While researching lubricants, there are many factors to consider in selecting a lubricant: viscosity, flash point, pour point, and oxidation stability. Viscosity is the most important parameter since the viscosity grade can be the difference between optimal performance and machine breakdown. However, the ISO Viscosity Grade (VG) is determined at 40⁰C and will fluctuate depending on operating temperature. Viscosity index is a measure of how much the viscosity will change as temperature rises or falls.
Viscosity Index Explained
Viscosity requirements are based on things such as: component design, loads, and speed. Machine recommendations do not account for operating temperatures and temperature ranges. Therefore, it is imperative to take into account average operating temperature when selecting a viscosity. To account for changing temperatures, the viscosity index was developed to measure viscosity stability as temperatures change. Viscosity index is a unit-less number that is derived by measuring a fluid’s viscosity from 40⁰C to 100⁰C.
The higher the viscosity index, the greater the stability of the lubricants viscosity. As shown in the chart below, the difference in viscosity index could greatly affect lubricant viscosity and performance:
As temperatures move towards extreme highs and lows, the difference in Oil A and Oil B is magnified. Oil B, which has a VI of 150, maintains a viscosity closer to its ISO VG of 150 as temperatures rise and fall. On the other hand, Oil A fluctuates much more and could adversely affect performance at extreme temperatures. If your operation will have fluctuating loads, speeds, temperatures, etc., it is imperative to select a lubricant with a higher viscosity index.
Viscosity indexes, which can be found on most product data sheets, typically range from 90 to 160, but can exceed 400 and be as low as -60. The viscosity index can also give insight into the type of base oil and its quality. More refined mineral oils and synthetics will have higher VIs than lower quality base oils. Some products may include viscosity-index improver additives to help stabilize the lubricant in extreme conditions. VI-improver additive molecules adopt a coil shape in cold temperatures and have little effect on viscosity. In higher temperatures, the molecules uncoil and thicken the oil to stabilize viscosity. However, it is important to note that oils with VI-improvers will see permanent loss of VI and viscosity over time.
When Should You Opt for Higher VI
If your operations are going to have variable loads, variable temperatures, variable speeds, and other environmental variables, it is important to select a lubricant with a higher viscosity index. As these variables change, so will the lubricants viscosity. Therefore, it is crucial to invest in a lubricant that will maintain an optimal viscosity across different operating conditions. Conversely, if your operation is fairly consistent, it may suit you to select a lubricant with a lower viscosity index in order to save money.
Some machines may not possess data to identify the optimum viscosity, which could be problematic as ISO viscosity grades are separated by 50% increments between grades (e.g. 46 → 68, 100 → 150). With such large increments, finding the precise optimal viscosity becomes even more difficult. This problem is magnified at lower temperatures, where differences in lubricant viscosity are much larger (as shown in the chart above).

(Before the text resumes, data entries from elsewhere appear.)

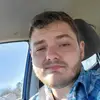 Drake Ballard - @drakeballard1 - TikTok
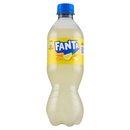 Fanta Lemon PET 45 cl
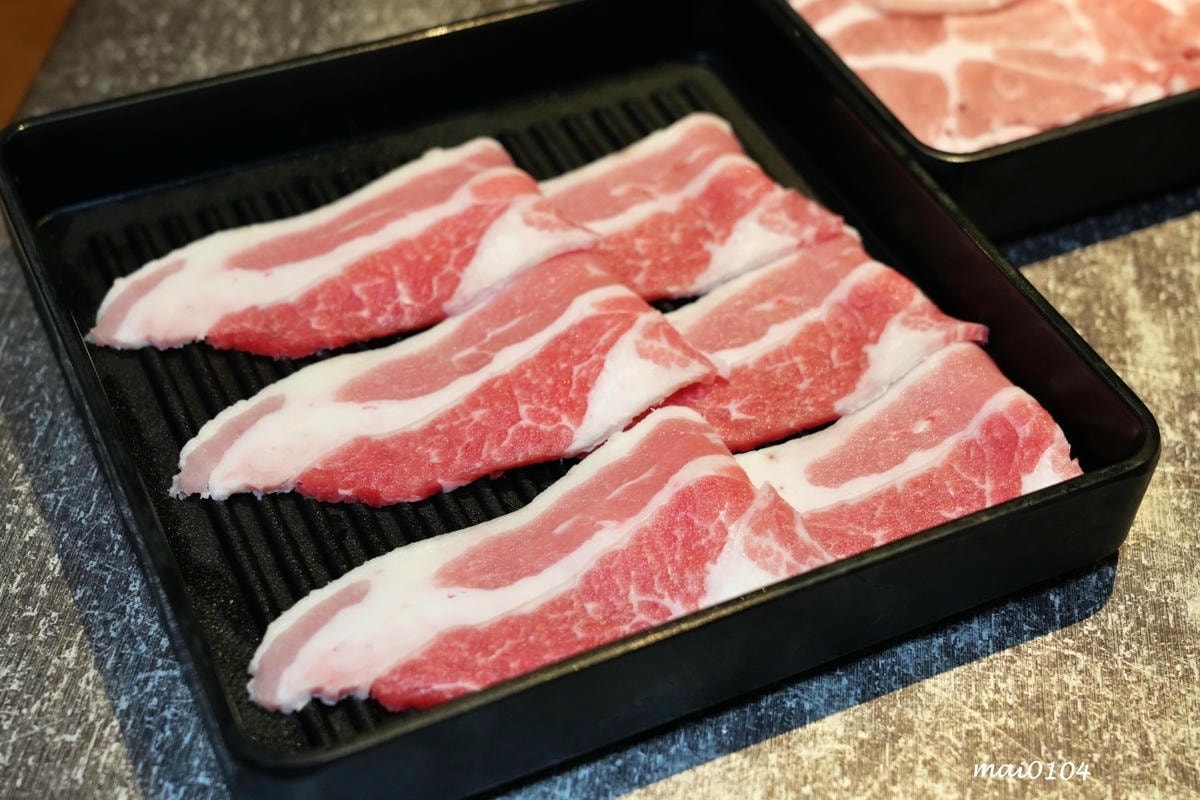 DSC07541.JPG DSC07541.JPG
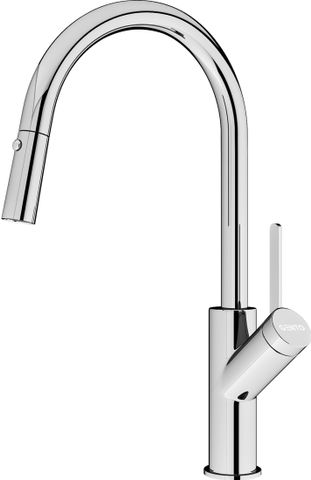 Vòi rửa bát Gento GT- 206 New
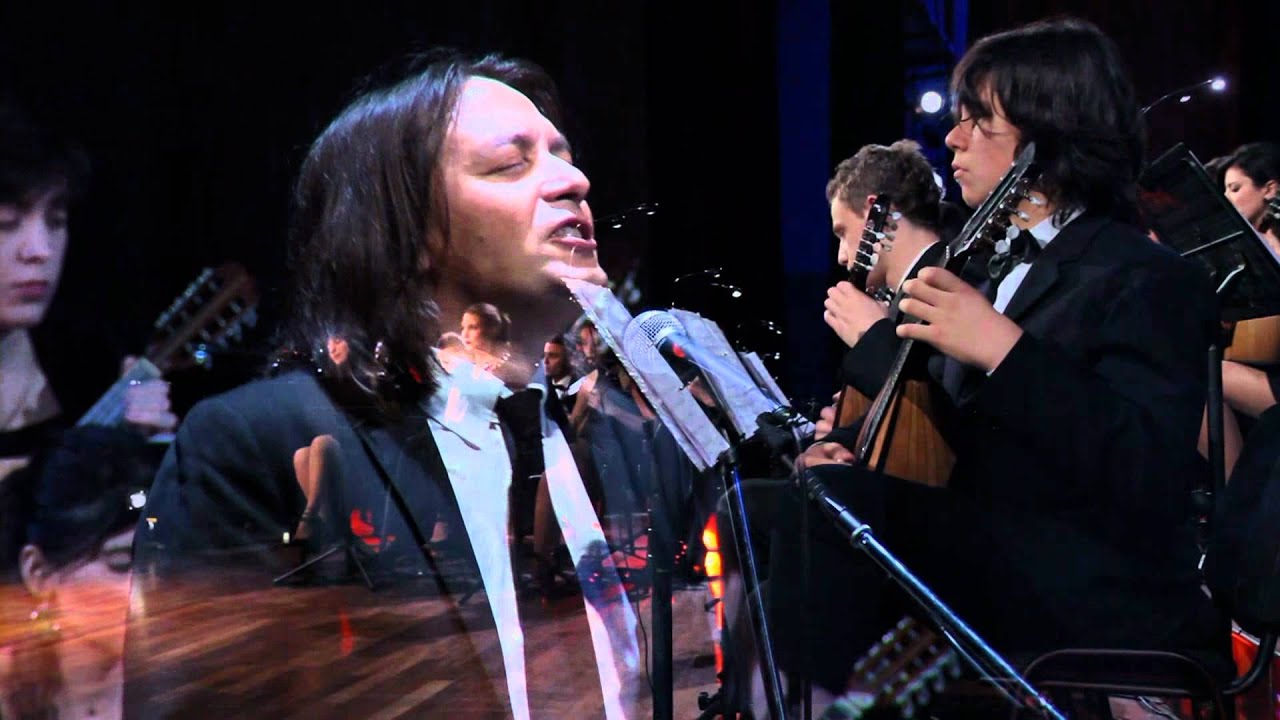 Αλλη μια καρδιά - ΟΝΕ Δήμου Πατρέων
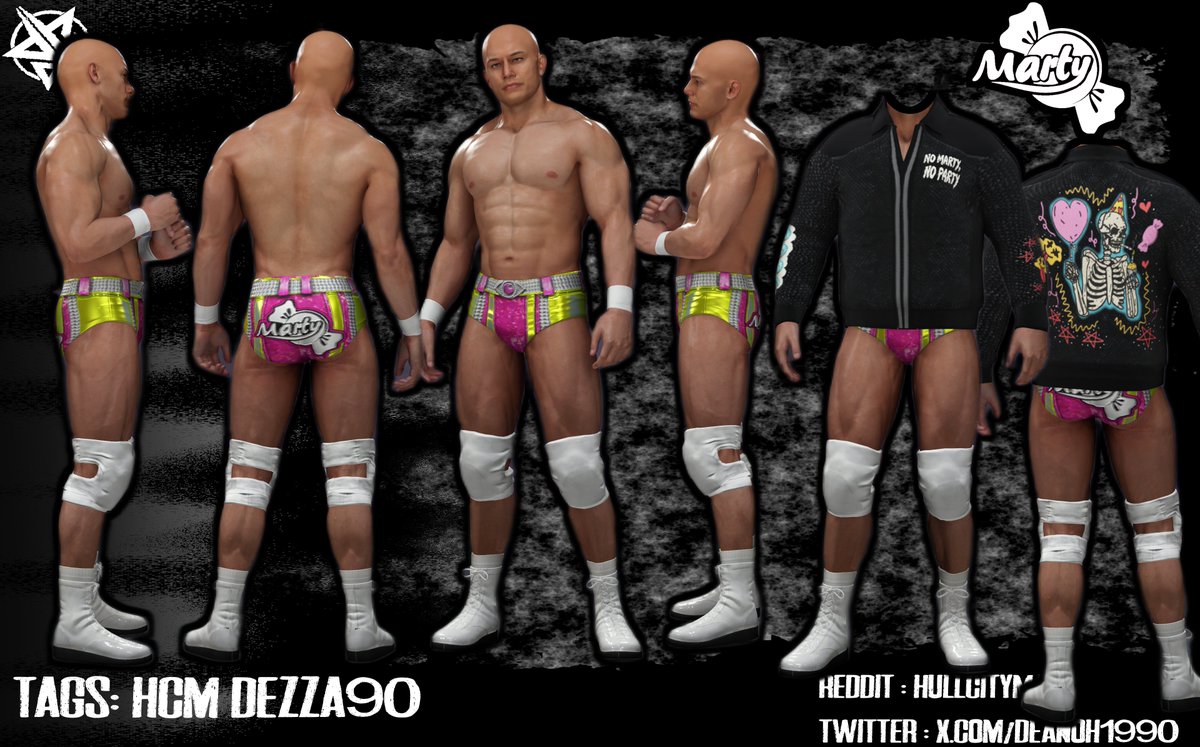 Dean (HCM) 🇬🇧 (@deanoh1990) / Posts / X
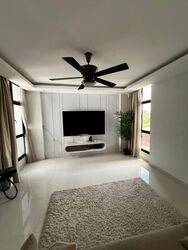 Blk 469 Segar Gardens (Bukit Panjang), HDB 5 Rooms #602561811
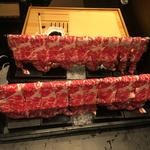 火鍋(ジェイワン)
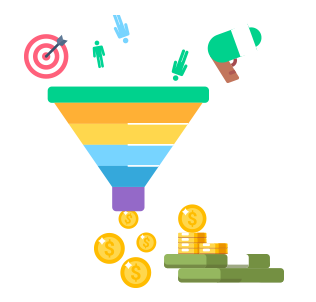 How to Build an Effective Sales Funnel for Affiliate Marketing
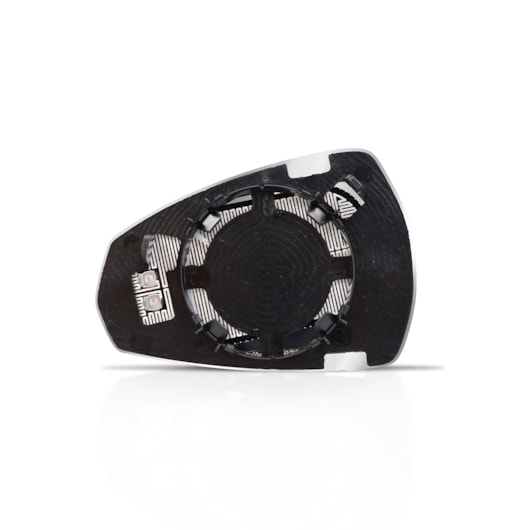 image_38aeeb4c-9efe-42c8-9228-ab888550dca8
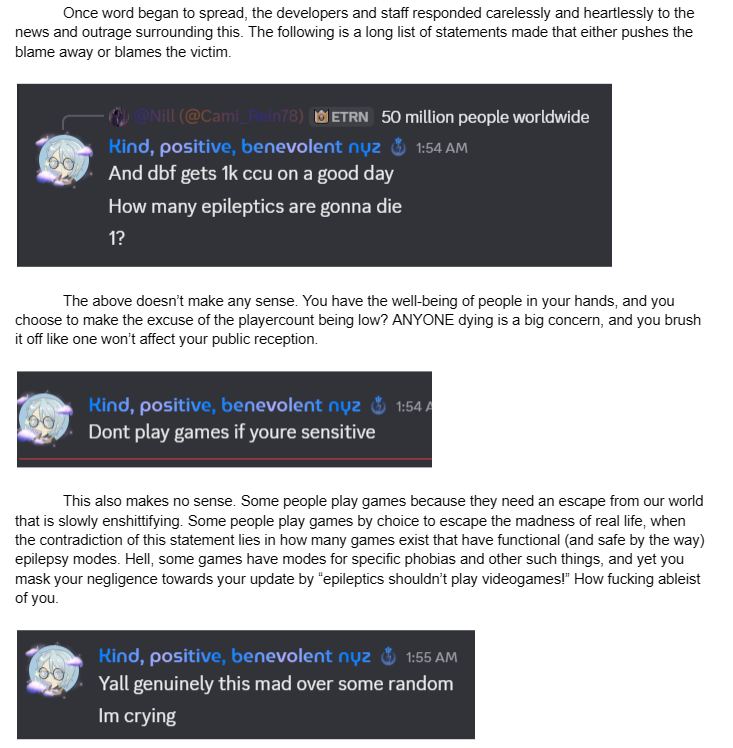 ꧁ ♪˚₊‧🎭 axryn 🎪‧₊˚♪ ꧂ tweet media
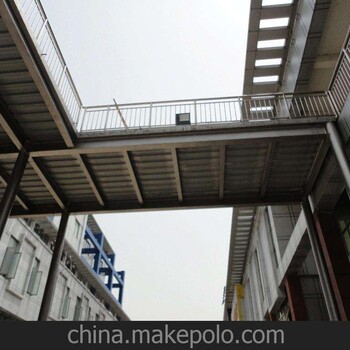 北京钢结构厂家实力派、偶像派--北京京东万顺钢结构厂家
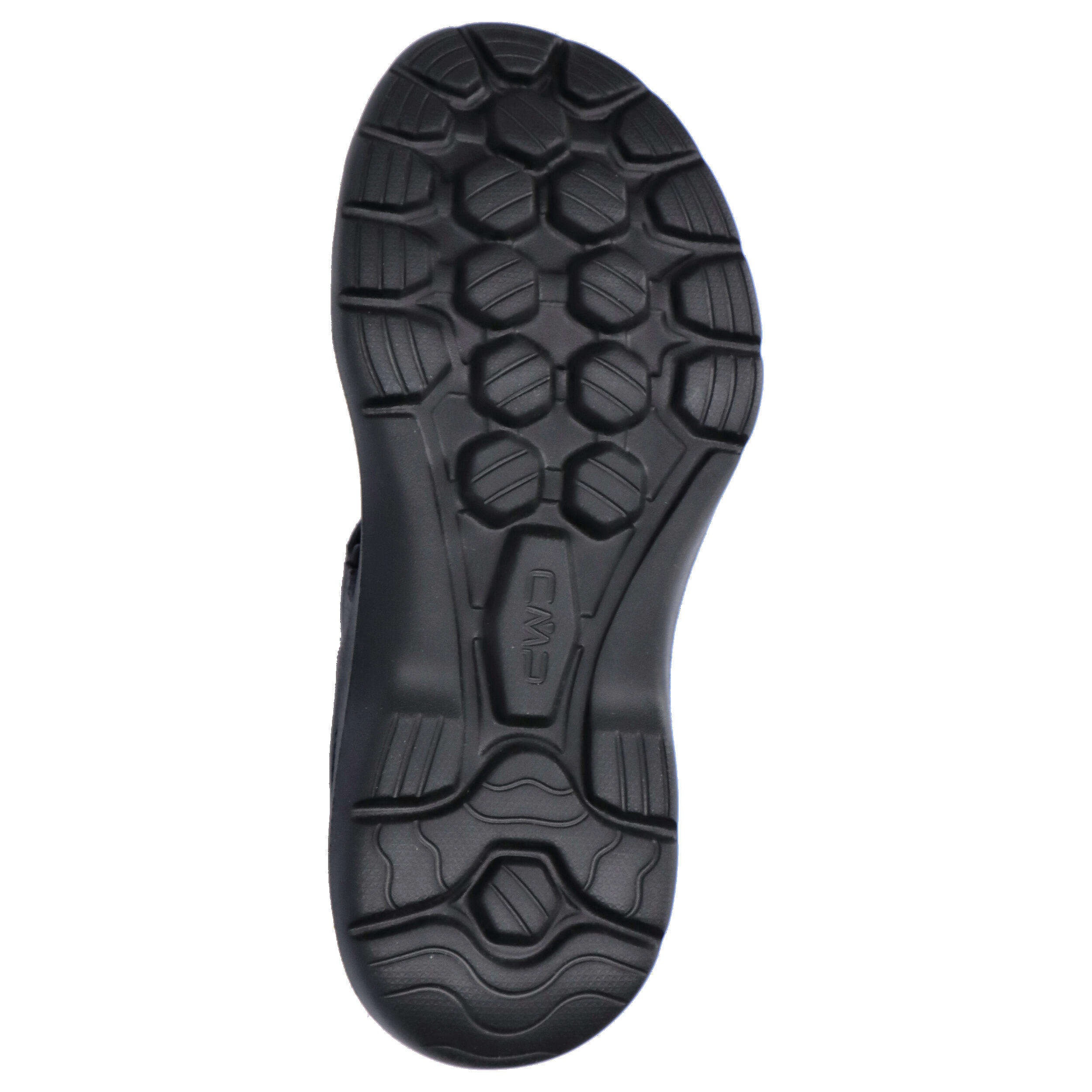 CMP Herren Sandale EMBY HIKING SANDAL 3Q93637 6/15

If you are unsure of a lubricants viscosity or viscosity index, there are online calculators available to help you. If you are unsure of a viscosity index, simply enter the viscosity at two different temperatures and it will return the viscosity index. If you are unsure of a viscosity at a given temperature, enter a known viscosity, known temperature and viscosity index to find the desired temperature to find the new viscosity.
In conclusion some of the key reasons to have a lubricant with a higher viscosity index include:
- Optimal operating viscosity is unknown
- Varying operating temperatures and/or extreme operating temperatures
- Other operating variables such as speed and load
- You want to increase energy efficiency
- You want to extend oil service and machine service life
Most of these involve improving performance that may be adversely affected by operating uncertainties. In these instances, it is ideal to opt for lubricants with higher VI. In the following instances, using cost-effective lower VI lubricants may prove beneficial to your bottom line:
- Constant speeds and loads
- Operating temperature remains the same
- Optimal viscosity is known and can be consistently reached
If there is more certainty with your operating process, it may not be necessary to invest in a lubricant with a higher VI. It is important to evaluate your operating processes and consult machine manuals to understand your operating conditions. If you are faced with uncertainty and variance in your operations, a higher viscosity index will help smooth operations and increase performance across different loads, speeds, and temperatures.